_Data_.
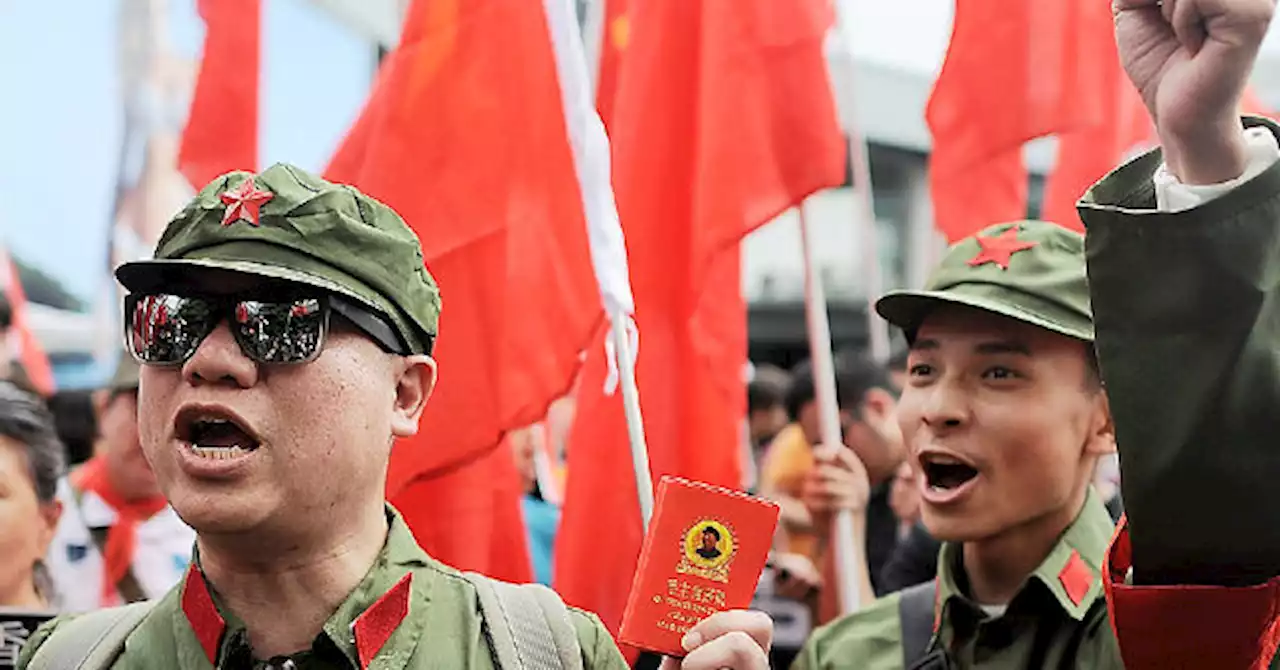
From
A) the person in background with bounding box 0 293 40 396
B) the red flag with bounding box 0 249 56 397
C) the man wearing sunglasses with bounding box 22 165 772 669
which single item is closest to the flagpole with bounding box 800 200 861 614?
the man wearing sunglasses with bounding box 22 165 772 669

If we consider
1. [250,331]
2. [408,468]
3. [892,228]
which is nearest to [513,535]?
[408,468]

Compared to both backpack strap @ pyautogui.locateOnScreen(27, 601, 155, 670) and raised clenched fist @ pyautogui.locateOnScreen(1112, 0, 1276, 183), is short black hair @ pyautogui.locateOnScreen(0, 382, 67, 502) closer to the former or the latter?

* * *

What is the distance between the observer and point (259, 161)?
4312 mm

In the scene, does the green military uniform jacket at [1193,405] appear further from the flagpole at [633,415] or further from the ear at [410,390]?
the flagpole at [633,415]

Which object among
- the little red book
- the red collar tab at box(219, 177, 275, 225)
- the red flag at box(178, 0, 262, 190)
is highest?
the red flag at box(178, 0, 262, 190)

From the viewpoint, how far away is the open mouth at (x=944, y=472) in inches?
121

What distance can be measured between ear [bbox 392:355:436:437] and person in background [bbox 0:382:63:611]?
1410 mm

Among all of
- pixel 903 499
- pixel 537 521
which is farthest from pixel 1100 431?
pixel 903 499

...

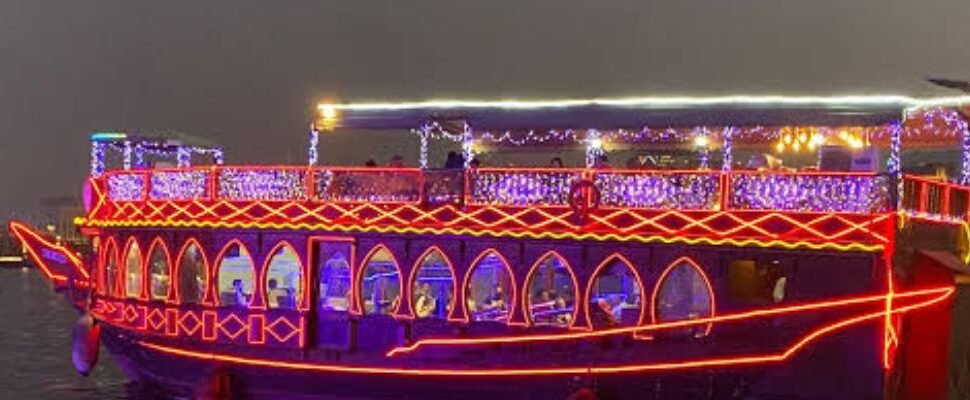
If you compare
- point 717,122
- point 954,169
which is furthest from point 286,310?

_Set exercise_.
Reproduce word for word the lines from the one containing "If you compare" through the one containing "which is furthest from point 286,310?", both included.

_Solution for this problem_.
If you compare
- point 717,122
- point 954,169
which is furthest from point 286,310?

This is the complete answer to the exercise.